Rewrite the lines below as a numbered list, leaving out any blank lines. Drop the pictures and keep only the text of each line.

START Supplied records

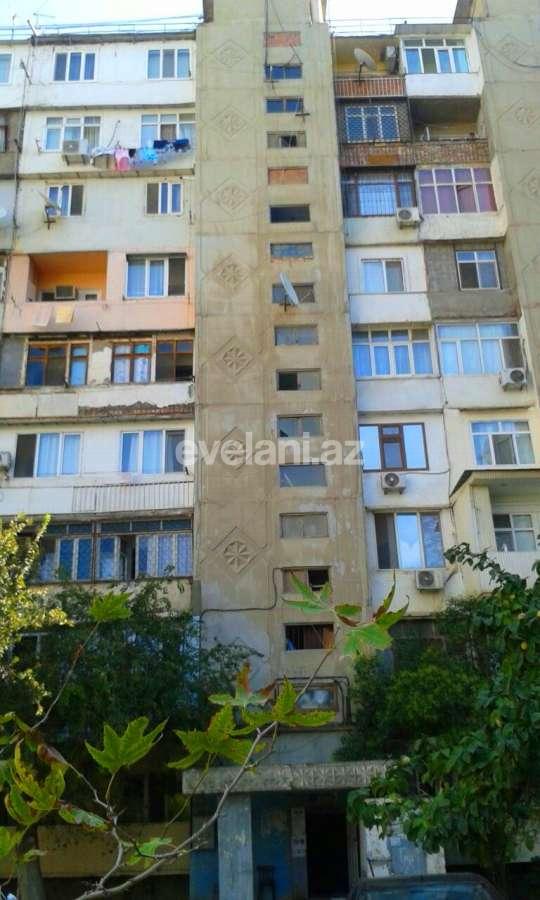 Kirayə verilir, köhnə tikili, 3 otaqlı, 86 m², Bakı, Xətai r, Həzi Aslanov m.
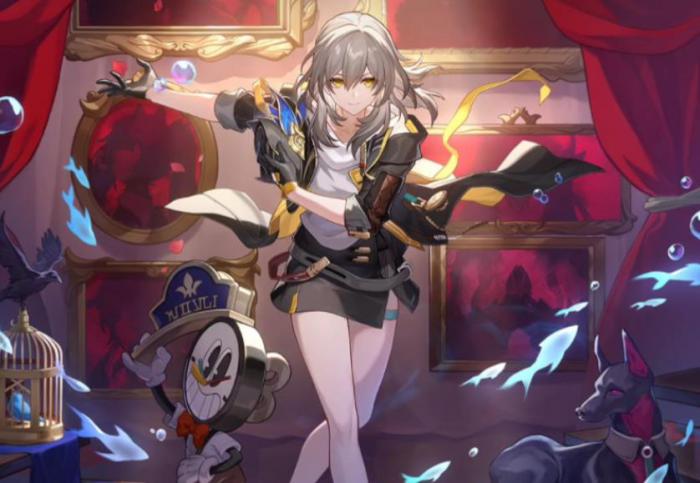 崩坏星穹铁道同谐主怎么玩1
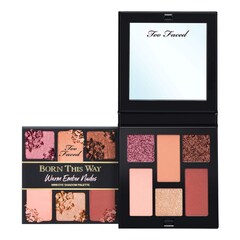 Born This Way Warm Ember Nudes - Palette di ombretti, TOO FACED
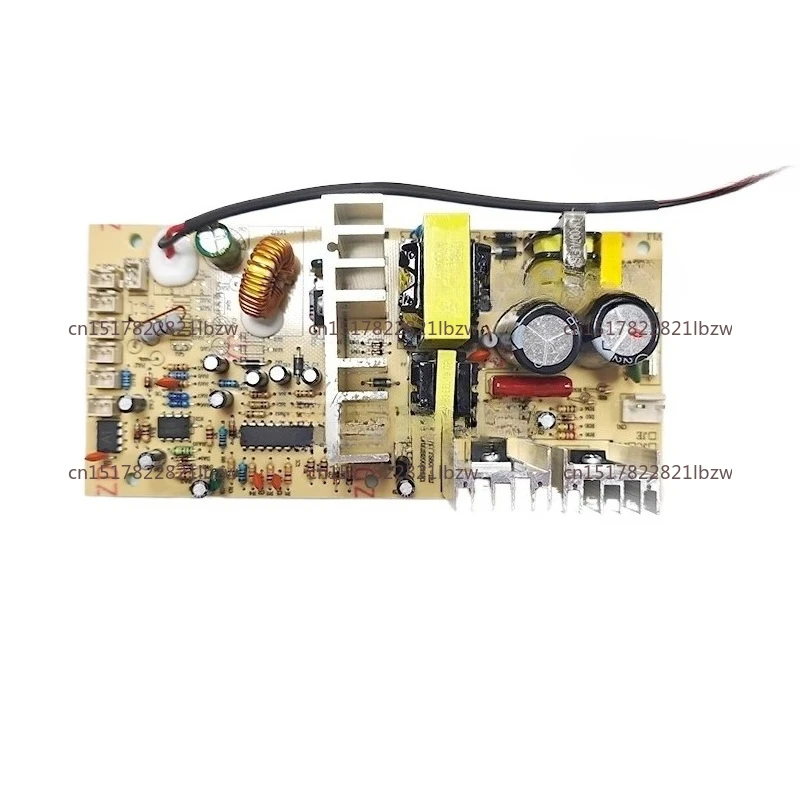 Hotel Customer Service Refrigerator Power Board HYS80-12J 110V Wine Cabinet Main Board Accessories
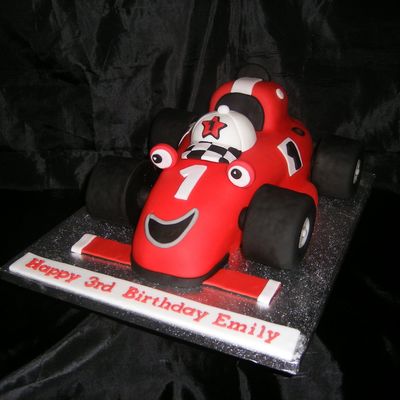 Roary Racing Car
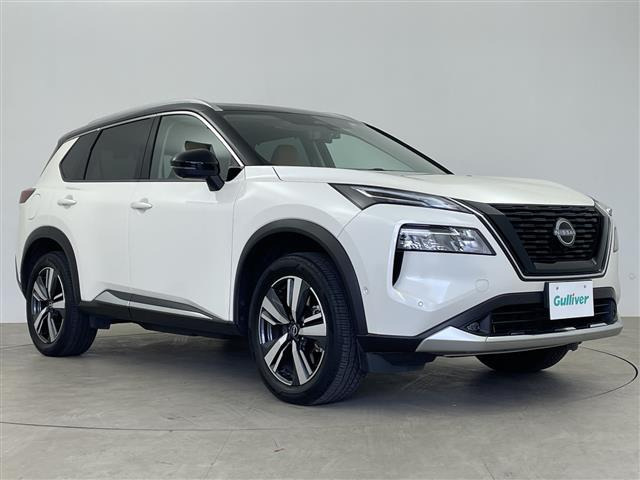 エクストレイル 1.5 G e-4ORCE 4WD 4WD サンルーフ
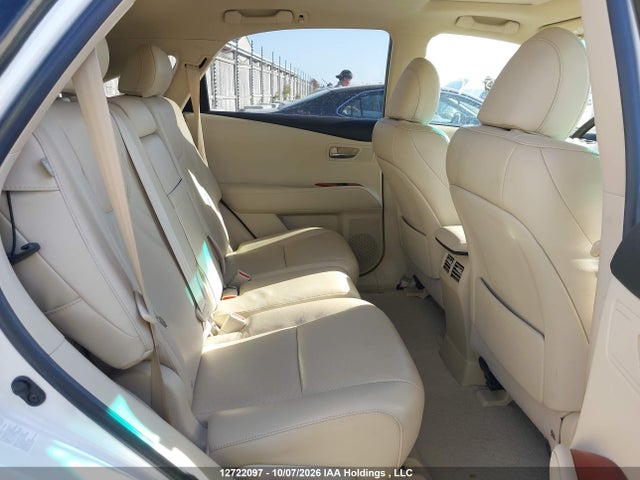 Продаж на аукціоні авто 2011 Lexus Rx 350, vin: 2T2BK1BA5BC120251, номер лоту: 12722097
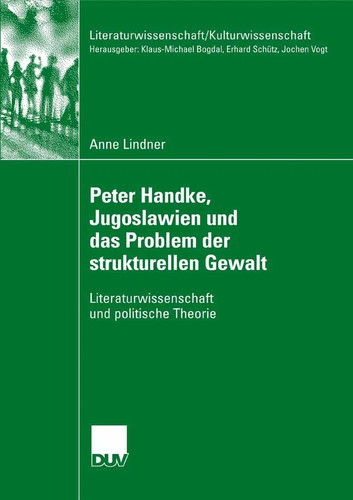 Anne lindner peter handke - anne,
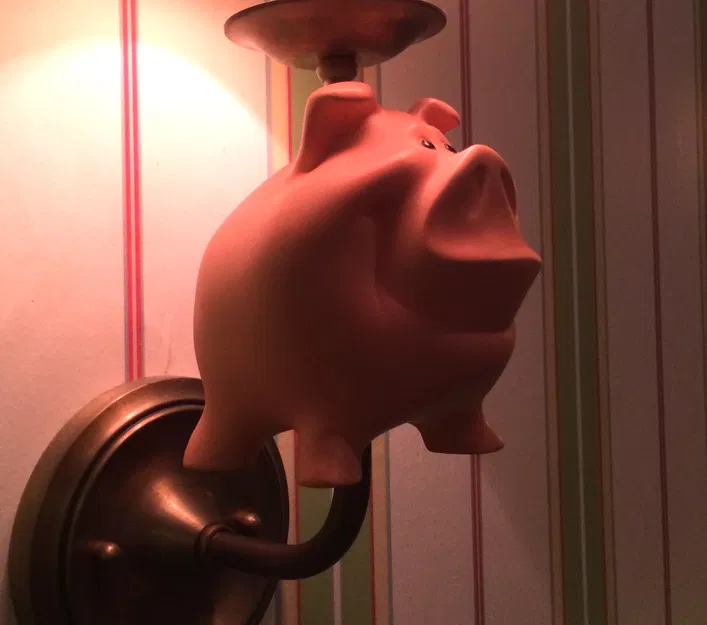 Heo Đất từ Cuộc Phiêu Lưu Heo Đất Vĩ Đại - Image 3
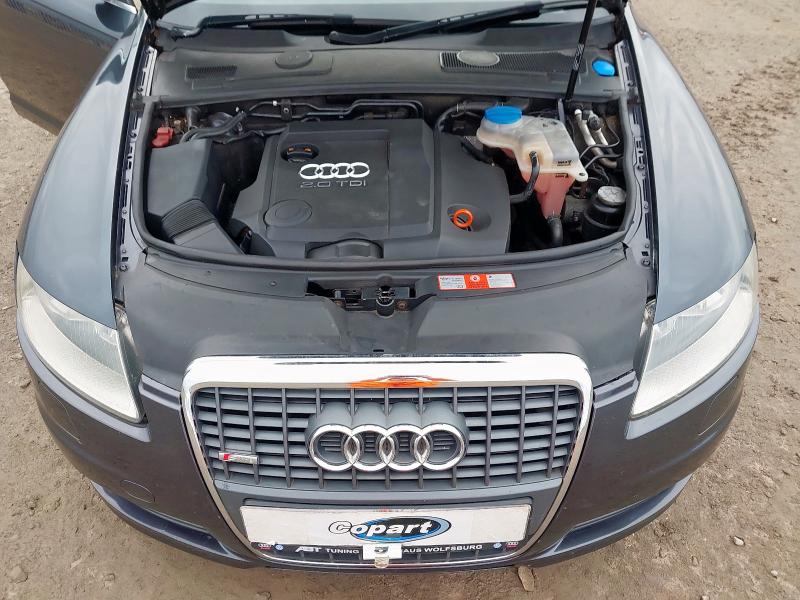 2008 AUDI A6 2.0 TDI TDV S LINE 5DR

END Supplied records

§ Solution:
1.  Kirayə verilir, köhnə tikili, 3 otaqlı, 86 m², Bakı, Xətai r, Həzi Aslanov m.
2.  崩坏星穹铁道同谐主怎么玩1
3.  Born This Way Warm Ember Nudes - Palette di ombretti, TOO FACED
4.  Hotel Customer Service Refrigerator Power Board HYS80-12J 110V Wine Cabinet Main Board Accessories
5.  Roary Racing Car
6.  エクストレイル 1.5 G e-4ORCE 4WD 4WD サンルーフ
7.  Продаж на аукціоні авто 2011 Lexus Rx 350, vin: 2T2BK1BA5BC120251, номер лоту: 12722097
8.  Anne lindner peter handke - anne,
9.  Heo Đất từ Cuộc Phiêu Lưu Heo Đất Vĩ Đại - Image 3
10.  2008 AUDI A6 2.0 TDI TDV S LINE 5DR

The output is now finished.